You've got to supply pictures. True story ... a few years back I got a call from a woman I know and she was asking about a gun she wanted to know about. This was long before the days of smart phones so she described it to me over the phone. Being a commercial artist she did a good job describing a Walther P38.

When I finally saw it, it was a water pistol.

Not that yours is a water pistol, but one picture is truly worth a thousand words.
 
I have this old car.
it says Mustang on it.
Please tell me about it and how much it is worth,,,,
 
Or at least tell us what caliber it is until you can get pictures up, dbrown. If it's a 22, it's not a "real" Luger, even if it says Luger right on it. There have been cheap replica Lugers made in 22 (and also 32 ACP, and 380 ACP, now that I think of it). One of the replica makers had the right to use the Luger name here in America.
 
Back in the late 80's, I had a full auto water gun that was dead on for an Uzi. Hold the trigger down and it would squirt after squirt after squirt until the reservoir went empty.

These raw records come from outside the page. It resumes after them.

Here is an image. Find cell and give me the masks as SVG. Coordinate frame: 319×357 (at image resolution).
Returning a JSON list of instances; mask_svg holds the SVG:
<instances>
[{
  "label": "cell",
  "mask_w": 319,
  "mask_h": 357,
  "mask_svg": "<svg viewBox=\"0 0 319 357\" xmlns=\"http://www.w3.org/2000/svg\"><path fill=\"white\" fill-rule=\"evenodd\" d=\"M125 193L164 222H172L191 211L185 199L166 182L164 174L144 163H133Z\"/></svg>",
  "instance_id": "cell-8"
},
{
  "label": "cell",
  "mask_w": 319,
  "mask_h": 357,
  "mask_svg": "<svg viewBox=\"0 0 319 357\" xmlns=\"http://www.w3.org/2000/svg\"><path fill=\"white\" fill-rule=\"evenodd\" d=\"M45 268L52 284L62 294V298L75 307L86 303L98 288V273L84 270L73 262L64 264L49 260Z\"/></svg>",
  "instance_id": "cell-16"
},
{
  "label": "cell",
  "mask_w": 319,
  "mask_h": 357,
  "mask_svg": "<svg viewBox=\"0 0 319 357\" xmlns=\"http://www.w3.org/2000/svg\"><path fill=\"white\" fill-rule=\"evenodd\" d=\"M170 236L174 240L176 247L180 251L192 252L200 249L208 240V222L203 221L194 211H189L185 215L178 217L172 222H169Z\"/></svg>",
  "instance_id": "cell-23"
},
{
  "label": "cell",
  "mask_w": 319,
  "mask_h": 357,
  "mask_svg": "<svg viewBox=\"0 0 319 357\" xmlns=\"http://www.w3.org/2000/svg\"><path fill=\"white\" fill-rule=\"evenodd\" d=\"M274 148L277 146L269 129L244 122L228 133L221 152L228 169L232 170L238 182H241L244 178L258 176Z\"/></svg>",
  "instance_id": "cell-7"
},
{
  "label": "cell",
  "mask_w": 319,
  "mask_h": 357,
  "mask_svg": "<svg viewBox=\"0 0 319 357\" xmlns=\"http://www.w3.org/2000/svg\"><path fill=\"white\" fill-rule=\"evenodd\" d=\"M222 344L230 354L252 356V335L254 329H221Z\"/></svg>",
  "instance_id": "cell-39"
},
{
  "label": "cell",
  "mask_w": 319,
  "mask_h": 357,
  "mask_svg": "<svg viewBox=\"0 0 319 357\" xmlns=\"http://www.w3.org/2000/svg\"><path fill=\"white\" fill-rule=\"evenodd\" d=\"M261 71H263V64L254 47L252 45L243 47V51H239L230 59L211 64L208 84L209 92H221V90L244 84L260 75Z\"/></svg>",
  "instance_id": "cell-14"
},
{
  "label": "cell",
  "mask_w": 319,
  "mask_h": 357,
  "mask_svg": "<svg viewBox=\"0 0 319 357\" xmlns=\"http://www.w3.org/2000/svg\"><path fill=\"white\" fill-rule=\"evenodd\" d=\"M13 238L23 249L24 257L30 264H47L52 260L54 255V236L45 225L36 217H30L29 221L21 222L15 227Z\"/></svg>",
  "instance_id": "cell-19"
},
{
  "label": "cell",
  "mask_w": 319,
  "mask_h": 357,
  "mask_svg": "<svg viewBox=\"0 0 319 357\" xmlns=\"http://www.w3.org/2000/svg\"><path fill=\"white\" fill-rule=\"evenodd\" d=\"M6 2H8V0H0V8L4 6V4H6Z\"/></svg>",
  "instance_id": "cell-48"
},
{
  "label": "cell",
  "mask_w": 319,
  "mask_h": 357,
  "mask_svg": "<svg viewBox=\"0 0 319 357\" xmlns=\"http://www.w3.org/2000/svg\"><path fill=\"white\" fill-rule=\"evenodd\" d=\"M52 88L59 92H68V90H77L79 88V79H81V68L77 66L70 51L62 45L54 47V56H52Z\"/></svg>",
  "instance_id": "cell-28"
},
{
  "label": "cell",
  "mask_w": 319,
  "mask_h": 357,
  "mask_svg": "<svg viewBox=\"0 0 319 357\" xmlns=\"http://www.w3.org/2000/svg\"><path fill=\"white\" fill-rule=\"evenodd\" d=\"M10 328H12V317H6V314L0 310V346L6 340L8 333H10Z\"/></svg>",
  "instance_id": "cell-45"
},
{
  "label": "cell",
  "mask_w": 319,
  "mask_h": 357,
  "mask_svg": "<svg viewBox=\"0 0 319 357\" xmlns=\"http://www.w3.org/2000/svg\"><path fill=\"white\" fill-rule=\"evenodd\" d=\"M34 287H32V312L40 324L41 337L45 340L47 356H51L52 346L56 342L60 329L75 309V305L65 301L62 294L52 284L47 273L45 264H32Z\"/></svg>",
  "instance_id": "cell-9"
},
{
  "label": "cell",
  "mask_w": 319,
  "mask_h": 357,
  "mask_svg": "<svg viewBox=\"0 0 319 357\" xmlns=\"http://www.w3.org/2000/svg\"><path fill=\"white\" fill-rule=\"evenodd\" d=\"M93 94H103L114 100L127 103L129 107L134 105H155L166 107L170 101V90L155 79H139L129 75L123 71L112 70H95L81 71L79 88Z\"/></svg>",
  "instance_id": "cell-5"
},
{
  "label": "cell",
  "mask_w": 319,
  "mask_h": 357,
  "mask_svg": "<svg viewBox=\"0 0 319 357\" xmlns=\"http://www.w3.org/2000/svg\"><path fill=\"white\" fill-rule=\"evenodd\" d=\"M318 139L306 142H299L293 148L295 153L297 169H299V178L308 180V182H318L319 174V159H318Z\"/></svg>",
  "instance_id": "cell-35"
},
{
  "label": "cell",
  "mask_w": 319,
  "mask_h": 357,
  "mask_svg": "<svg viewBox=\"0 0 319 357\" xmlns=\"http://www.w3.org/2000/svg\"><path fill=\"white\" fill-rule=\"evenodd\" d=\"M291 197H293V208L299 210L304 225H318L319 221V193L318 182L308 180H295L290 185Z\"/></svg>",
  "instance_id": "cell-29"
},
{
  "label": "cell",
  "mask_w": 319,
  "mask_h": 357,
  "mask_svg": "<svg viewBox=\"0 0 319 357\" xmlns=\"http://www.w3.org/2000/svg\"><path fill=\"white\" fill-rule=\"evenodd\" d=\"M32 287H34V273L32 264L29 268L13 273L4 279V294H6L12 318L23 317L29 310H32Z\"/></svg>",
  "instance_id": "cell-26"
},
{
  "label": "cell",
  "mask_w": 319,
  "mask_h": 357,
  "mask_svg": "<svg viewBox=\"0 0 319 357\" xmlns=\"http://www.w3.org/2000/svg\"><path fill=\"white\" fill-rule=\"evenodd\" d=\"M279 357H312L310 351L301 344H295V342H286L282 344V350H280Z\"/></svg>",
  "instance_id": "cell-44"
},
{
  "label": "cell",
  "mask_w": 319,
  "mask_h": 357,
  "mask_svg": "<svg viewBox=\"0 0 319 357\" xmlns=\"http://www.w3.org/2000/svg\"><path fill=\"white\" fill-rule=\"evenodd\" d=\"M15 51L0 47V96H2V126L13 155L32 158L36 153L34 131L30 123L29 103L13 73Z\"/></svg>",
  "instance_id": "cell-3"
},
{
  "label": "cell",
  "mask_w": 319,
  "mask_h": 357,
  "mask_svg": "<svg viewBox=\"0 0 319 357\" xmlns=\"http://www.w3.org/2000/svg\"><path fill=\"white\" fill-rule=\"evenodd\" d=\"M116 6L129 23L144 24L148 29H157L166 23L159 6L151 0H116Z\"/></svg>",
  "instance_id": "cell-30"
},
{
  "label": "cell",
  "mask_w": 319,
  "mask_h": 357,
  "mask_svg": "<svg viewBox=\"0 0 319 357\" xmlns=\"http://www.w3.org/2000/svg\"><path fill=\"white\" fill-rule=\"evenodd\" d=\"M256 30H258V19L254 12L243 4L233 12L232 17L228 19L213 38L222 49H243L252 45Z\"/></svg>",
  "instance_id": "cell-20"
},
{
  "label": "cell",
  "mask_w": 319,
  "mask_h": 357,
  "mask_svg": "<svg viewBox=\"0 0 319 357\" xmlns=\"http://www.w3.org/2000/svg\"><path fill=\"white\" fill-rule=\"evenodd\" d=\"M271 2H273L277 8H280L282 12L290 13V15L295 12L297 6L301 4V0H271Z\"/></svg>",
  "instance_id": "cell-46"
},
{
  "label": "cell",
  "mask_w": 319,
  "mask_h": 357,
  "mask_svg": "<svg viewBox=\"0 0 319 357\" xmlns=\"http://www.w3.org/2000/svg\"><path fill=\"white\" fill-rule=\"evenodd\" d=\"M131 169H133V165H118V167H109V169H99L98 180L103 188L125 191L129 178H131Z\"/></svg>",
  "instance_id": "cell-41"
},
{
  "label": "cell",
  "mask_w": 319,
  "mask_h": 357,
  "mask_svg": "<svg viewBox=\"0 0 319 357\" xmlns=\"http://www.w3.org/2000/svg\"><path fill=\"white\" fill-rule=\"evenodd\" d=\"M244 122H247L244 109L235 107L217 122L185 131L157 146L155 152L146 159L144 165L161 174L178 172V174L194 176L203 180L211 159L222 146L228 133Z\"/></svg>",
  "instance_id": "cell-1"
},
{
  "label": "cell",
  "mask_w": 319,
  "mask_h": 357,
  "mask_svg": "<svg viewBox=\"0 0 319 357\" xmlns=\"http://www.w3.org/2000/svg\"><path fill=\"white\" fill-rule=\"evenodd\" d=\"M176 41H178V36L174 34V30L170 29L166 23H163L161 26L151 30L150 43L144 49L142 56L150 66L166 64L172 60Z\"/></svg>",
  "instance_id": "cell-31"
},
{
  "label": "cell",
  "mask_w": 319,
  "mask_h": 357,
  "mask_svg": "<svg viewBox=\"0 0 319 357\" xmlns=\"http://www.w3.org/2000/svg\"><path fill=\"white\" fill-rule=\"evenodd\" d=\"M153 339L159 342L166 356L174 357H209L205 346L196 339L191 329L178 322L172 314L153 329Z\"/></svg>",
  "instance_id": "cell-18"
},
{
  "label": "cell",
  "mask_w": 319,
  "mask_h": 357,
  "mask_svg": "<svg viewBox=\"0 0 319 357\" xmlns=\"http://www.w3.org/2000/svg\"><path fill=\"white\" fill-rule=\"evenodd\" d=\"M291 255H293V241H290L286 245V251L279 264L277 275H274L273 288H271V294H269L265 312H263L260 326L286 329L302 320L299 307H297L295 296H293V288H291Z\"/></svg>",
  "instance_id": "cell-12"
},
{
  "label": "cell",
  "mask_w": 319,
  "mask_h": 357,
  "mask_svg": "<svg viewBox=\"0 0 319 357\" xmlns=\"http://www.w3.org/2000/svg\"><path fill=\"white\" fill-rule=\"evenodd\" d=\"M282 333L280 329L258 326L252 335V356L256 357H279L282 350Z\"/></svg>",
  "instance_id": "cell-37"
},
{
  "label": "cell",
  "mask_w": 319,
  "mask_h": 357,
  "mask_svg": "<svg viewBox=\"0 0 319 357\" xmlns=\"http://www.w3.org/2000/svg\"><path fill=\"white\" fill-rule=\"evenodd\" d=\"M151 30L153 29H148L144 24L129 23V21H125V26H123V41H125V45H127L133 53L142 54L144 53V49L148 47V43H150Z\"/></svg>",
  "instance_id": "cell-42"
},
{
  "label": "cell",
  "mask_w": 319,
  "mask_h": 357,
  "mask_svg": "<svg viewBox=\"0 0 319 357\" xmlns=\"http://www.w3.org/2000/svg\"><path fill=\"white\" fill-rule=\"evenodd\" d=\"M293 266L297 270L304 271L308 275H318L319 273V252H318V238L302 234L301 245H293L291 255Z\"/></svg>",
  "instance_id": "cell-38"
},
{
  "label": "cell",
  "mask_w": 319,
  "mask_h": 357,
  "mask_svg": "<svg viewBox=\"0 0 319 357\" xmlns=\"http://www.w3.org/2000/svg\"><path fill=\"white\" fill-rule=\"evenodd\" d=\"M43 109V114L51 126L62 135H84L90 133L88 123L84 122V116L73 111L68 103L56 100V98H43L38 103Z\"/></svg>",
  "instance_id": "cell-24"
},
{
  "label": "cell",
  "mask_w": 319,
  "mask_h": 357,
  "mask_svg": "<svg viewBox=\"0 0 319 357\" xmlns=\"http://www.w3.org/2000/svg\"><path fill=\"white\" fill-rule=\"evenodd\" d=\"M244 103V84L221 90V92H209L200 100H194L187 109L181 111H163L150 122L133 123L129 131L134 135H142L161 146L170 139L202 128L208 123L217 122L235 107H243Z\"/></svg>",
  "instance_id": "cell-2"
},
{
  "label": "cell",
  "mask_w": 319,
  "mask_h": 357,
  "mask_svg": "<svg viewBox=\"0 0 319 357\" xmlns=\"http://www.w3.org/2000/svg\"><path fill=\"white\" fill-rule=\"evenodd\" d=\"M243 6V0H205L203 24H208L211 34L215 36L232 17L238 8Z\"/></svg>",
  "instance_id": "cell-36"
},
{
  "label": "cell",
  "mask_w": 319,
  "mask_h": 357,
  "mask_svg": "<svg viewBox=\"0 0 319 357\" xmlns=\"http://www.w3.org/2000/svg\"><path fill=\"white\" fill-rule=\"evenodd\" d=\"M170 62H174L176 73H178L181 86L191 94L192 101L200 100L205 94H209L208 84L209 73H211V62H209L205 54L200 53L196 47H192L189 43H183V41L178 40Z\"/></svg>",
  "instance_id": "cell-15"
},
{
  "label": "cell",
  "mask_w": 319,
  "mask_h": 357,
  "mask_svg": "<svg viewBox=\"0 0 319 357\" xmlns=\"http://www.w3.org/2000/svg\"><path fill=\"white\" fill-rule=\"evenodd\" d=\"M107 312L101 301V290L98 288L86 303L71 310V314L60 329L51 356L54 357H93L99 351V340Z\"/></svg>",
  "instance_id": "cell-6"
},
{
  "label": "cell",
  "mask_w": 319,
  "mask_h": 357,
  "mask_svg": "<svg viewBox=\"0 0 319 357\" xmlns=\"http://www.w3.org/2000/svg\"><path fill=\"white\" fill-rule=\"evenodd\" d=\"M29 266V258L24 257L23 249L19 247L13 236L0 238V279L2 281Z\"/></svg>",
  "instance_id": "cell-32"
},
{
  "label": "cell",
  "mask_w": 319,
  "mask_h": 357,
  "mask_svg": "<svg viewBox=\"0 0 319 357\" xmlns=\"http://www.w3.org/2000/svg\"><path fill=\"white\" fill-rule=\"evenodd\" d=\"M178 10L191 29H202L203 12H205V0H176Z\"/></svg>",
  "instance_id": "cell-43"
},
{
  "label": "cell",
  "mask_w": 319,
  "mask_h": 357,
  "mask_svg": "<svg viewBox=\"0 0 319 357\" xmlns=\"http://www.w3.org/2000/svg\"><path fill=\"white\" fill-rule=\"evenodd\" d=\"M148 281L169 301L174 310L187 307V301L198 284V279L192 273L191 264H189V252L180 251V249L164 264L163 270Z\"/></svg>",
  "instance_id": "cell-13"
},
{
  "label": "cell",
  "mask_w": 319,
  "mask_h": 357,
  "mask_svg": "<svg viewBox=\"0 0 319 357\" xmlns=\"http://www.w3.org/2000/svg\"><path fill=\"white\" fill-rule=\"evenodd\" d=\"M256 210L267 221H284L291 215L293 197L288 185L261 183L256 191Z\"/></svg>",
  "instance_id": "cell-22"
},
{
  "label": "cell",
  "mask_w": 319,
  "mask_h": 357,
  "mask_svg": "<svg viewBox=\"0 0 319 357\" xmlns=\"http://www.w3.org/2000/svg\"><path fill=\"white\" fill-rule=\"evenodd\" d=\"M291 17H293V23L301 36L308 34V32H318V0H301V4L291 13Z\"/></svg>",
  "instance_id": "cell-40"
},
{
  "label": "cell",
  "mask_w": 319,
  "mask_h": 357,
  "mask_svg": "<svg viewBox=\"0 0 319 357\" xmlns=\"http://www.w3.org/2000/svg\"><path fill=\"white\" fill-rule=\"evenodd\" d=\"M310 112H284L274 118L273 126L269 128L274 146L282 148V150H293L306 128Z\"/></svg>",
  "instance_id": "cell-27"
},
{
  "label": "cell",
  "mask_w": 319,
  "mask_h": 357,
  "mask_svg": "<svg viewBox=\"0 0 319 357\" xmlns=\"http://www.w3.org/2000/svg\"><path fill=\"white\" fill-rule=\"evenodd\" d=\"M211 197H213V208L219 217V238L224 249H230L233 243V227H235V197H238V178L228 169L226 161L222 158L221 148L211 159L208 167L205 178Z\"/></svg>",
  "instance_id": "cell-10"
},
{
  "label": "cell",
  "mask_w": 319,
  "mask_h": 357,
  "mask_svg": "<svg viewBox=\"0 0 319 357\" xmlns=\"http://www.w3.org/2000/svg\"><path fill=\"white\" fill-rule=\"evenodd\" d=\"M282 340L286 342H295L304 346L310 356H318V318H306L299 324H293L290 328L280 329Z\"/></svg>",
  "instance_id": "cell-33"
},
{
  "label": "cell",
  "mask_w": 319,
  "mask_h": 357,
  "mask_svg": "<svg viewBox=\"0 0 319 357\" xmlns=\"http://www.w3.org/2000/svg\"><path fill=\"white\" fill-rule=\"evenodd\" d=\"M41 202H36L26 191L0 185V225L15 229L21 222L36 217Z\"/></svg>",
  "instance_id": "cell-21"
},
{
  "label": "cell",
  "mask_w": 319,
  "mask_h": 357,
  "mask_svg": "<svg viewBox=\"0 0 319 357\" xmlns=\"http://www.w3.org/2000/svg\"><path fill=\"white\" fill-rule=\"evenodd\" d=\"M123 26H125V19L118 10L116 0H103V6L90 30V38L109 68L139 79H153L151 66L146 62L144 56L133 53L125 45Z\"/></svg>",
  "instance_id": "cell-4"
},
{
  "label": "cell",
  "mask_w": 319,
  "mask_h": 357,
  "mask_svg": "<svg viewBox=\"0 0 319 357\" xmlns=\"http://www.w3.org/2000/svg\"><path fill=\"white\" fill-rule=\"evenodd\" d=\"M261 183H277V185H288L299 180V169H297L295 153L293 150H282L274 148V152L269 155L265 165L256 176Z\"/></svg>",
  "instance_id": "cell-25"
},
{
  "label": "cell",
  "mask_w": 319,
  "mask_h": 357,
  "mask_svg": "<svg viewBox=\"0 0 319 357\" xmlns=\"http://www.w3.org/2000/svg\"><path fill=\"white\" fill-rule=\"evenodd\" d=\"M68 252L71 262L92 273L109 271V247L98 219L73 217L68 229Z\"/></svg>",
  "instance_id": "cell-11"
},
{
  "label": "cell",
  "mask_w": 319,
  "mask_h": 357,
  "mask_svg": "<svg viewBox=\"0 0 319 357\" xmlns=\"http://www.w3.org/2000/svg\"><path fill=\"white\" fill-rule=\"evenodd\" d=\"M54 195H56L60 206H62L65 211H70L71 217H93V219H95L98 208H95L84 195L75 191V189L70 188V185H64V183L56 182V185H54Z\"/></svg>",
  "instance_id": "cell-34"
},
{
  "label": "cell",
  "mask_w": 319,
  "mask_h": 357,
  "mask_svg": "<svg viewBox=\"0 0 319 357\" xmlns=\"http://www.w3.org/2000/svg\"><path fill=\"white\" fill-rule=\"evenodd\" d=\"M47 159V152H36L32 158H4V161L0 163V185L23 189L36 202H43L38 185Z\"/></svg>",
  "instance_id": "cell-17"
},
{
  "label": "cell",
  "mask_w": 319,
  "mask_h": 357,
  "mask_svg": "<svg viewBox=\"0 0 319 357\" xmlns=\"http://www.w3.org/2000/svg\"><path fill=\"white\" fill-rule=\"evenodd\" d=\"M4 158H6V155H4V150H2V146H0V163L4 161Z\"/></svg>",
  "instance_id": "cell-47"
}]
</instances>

From a distance, if I saw it today, I'd be hard pressed to tell it was a toy.
 
We will need to see close up pic of the top of the barrel at a minimum, and any other stampings or engraved marks.
 
The safety bar (which is what that part is called) on a Luger is not marked; that marking appears to have been done with an electric pencil of some kind.

It is still impossible to tell if the gun is real or not, but a genuine Luger has all kinds of marks on it. I suspect you might have a "non-gun"; those were made in Japan for collectors in that country, where real guns are almost totally banned for private ownership. (Criminals have no problem getting guns, though.) Many of them were also sold here as decorators and some were good enough that it was hard to tell them from real guns at more than a few feet. (In fact, I once held a copy of an Enfield No. 2 Mk 1 revolver and thought it was real, but then those guns were very crude so that the copy didn't differ that much from the real one.)